Avant même que la formule nordique de la table servie ne fasse l’objet en Italie d’interprétations dépouillées chez Lodovico de Susio et Fede Galizia notamment, le jeune Caravage, avec la Corbeille de fruits de l’Ambrosienne de Milan (vers 1596), atteint un point d’équilibre entre précision descriptive, force plastique, justesse chromatique et sens spatial, qui confère à sa vision une vérité, à ses objets une qualité de présence, disparues depuis l’Antiquité. Sa leçon (en vérité assez mal comprise, car réduite le plus souvent à des schémas) est d’abord portée par une sorte d’école dans la Rome d’avant 1650 (T. Salini, G. B. Crescenzi, P. P. Bonzi dit Gobbo de’ Frutti... plus tard M. A. Cerquozzi); elle devait se répandre, de manière plus ou moins diffuse à travers toute l’Italie, notamment à Naples dont la tradition réaliste est alors confortée par l’exemple espagnol (et réciproquement): d’essence caravagesque – les contrastes d’ombre et de lumière y sont très marqués comme dans la peinture d’histoire –, la nature morte napolitaine du XVIIe siècle est illustrée principalement par l’étrange Luca Forte, qui marie poétiquement animaux vivants et objets inertes (Fruits et oiseau. «Pour Don Josef Caraffa» , coll. part., New York), et par deux dynasties de peintres: les Recco, Giuseppe et Giovanni Battista, fils de Giacomo, peintre de fleurs, plutôt spécialisés, le premier dans la peinture de poissons, le second dans celle des ustensiles de cuisine; et les Ruoppolo: Giovanni Battista, qui peignait des étalages de produits de la terre et de la mer, et Giuseppe, auteur de somptueux amoncellements de fleurs et de fruits. Ces motifs, souvent plantés devant un fond de paysage ténébreux, évoluent avec Paolo Porpora, dans la seconde moitié du XVIIe siècle, vers un style décoratif monumental où s’exprime la verve du baroque napolitain.

Dans la première moitié du siècle, la leçon de Caravage est contrebalancée en bien des endroits par celle des Carrache, voire par des réminiscences flamandes, en particulier dans la formule de l’étalage avec figure humaine (ainsi chez P. A. Barbieri, frère du Guerchin, à Bologne, chez J. Chimenti dit Empoli à Florence, ou encore chez S. del Tintore à Rome).

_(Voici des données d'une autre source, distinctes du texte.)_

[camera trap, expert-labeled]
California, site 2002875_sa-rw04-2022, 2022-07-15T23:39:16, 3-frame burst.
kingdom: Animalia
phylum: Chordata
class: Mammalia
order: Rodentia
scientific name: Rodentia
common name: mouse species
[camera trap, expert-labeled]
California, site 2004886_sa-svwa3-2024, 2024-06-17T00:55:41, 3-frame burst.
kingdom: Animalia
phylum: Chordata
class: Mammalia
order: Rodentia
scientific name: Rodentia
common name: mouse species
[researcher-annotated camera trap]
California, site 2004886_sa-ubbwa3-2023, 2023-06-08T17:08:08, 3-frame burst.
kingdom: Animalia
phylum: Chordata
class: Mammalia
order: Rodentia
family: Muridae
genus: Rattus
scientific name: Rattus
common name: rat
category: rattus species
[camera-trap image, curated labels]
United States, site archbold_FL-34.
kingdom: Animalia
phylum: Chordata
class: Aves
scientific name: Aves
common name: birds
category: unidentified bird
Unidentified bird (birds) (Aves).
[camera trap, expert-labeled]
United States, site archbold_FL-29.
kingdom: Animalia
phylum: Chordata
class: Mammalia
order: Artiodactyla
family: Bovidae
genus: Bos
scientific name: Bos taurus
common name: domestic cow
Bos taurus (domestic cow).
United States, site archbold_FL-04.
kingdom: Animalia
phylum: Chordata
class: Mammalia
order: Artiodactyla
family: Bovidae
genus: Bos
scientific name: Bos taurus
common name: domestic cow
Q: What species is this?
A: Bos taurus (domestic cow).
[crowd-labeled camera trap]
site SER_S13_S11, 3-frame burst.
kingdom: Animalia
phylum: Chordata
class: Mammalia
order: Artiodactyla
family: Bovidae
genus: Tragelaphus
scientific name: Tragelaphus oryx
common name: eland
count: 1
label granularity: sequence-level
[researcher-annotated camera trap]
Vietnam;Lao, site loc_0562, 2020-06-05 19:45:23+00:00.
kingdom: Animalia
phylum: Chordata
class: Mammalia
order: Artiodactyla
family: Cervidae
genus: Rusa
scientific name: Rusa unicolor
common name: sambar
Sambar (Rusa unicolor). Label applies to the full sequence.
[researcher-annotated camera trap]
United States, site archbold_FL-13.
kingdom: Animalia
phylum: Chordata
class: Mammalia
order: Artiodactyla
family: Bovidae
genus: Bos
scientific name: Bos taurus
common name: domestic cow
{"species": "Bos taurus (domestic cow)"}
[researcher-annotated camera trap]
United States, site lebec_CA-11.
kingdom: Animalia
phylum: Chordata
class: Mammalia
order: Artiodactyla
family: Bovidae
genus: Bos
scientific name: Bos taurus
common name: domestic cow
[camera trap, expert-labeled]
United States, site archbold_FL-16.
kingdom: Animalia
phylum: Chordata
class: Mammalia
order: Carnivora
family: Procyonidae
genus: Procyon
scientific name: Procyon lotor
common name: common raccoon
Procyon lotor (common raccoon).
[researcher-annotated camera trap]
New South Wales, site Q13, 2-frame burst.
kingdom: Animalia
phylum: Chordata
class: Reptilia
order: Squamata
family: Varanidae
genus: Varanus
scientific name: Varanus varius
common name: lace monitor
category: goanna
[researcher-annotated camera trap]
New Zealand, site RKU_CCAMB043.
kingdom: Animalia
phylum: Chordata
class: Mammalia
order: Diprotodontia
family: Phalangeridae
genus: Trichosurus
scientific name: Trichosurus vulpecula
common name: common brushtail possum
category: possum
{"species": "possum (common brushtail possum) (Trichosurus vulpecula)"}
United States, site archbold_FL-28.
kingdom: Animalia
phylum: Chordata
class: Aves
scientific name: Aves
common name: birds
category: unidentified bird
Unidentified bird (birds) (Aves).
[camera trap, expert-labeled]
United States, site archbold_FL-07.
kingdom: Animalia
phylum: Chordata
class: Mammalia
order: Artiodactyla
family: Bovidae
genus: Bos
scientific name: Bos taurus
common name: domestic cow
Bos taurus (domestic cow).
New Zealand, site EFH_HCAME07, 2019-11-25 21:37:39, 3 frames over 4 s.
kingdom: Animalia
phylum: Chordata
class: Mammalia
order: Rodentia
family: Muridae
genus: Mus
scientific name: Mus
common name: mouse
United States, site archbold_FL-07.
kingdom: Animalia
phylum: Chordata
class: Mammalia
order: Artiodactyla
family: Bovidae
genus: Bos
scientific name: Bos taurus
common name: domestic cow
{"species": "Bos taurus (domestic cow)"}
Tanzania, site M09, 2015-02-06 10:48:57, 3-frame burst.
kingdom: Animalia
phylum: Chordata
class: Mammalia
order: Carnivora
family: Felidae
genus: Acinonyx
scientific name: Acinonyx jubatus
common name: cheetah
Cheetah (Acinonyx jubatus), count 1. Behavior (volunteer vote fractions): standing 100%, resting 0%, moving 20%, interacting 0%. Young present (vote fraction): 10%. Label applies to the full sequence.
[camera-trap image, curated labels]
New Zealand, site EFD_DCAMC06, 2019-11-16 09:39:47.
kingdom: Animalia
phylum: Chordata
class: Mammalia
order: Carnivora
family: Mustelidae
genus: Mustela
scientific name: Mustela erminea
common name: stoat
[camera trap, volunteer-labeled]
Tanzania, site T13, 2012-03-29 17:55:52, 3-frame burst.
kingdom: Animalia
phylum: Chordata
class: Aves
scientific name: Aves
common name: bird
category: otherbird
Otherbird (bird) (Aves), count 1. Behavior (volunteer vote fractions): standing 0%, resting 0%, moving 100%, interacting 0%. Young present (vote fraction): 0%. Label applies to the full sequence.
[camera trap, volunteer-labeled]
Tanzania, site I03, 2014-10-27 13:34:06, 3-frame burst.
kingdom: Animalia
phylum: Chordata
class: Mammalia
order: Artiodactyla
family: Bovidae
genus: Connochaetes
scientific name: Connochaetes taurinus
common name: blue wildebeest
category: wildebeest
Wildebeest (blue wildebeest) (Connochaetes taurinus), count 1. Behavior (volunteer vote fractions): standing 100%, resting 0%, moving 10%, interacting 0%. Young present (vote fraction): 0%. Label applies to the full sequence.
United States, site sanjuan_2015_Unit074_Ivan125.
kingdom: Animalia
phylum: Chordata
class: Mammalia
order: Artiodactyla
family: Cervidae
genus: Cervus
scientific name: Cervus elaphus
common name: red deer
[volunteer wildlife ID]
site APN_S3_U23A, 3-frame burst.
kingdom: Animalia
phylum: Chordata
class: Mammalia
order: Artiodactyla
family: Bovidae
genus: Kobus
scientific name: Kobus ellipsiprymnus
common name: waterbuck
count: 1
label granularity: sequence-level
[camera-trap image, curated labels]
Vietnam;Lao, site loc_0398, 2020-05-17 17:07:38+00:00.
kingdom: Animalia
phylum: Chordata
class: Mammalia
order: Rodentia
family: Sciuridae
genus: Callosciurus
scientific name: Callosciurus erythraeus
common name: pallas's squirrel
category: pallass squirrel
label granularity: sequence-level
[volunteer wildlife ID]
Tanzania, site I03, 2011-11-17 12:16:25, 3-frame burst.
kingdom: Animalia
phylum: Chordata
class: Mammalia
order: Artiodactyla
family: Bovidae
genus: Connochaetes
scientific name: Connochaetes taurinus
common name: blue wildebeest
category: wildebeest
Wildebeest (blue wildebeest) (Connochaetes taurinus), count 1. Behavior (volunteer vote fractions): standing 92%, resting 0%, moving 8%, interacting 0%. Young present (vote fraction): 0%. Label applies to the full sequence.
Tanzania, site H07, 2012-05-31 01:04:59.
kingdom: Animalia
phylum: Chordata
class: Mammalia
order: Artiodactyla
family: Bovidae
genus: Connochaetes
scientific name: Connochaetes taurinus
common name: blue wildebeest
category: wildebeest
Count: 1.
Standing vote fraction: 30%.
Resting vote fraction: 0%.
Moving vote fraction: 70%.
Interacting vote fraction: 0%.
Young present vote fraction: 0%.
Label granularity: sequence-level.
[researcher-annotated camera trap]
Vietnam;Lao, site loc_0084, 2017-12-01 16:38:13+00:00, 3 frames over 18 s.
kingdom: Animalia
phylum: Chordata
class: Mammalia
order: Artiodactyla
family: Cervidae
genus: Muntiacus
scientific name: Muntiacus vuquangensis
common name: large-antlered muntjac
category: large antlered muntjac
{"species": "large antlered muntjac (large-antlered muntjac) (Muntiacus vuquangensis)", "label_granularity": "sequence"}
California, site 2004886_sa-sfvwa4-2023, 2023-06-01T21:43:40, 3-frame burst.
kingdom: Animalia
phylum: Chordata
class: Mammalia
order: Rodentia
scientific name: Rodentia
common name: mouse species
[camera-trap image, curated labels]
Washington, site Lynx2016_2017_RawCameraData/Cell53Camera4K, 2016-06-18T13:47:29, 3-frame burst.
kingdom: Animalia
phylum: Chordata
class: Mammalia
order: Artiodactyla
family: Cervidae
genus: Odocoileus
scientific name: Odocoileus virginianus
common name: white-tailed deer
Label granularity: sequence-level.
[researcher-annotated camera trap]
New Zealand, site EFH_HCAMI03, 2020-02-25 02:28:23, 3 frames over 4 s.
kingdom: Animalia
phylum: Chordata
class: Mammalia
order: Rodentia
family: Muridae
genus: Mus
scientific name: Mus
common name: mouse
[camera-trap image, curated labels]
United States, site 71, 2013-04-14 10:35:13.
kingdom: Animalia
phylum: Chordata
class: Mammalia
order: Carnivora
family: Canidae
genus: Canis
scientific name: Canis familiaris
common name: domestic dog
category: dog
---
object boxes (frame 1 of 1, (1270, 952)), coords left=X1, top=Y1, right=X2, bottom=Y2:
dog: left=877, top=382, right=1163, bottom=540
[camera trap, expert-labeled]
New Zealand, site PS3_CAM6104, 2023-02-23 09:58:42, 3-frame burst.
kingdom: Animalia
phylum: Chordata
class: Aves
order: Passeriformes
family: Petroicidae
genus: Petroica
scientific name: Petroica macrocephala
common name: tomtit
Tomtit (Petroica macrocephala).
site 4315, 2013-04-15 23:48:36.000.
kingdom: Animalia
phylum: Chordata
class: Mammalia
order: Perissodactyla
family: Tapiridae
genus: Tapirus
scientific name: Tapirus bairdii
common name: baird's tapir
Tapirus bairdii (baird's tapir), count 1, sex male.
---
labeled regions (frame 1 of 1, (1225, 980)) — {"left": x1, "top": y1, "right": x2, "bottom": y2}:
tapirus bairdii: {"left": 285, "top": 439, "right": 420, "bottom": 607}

Mais on assiste, aux alentours de 1650, dans le milieu, il est vrai, traditionnellement réaliste de Bergame, à la résurgence d’un style nettement «caravagesque» (par le clair-obscur notamment) en la personne d’E. Baschenis, spécialiste de compositions d’instruments de musique, dont la richesse relève néanmoins d’une inspiration baroque. Celle-ci s’épanouit en fait à Rome, après 1650, dans les grandes natures mortes de tapis et de pièces d’orfèvrerie de F. Fieravino, dit le Cavalier maltais, qui aura des émules en France (M. Comte, M. Gobin, J. Hupin), et dans les guirlandes de fleurs de Mario de’ Fiori, lointain héritier de Brueghel de Velours et de D. Seghers.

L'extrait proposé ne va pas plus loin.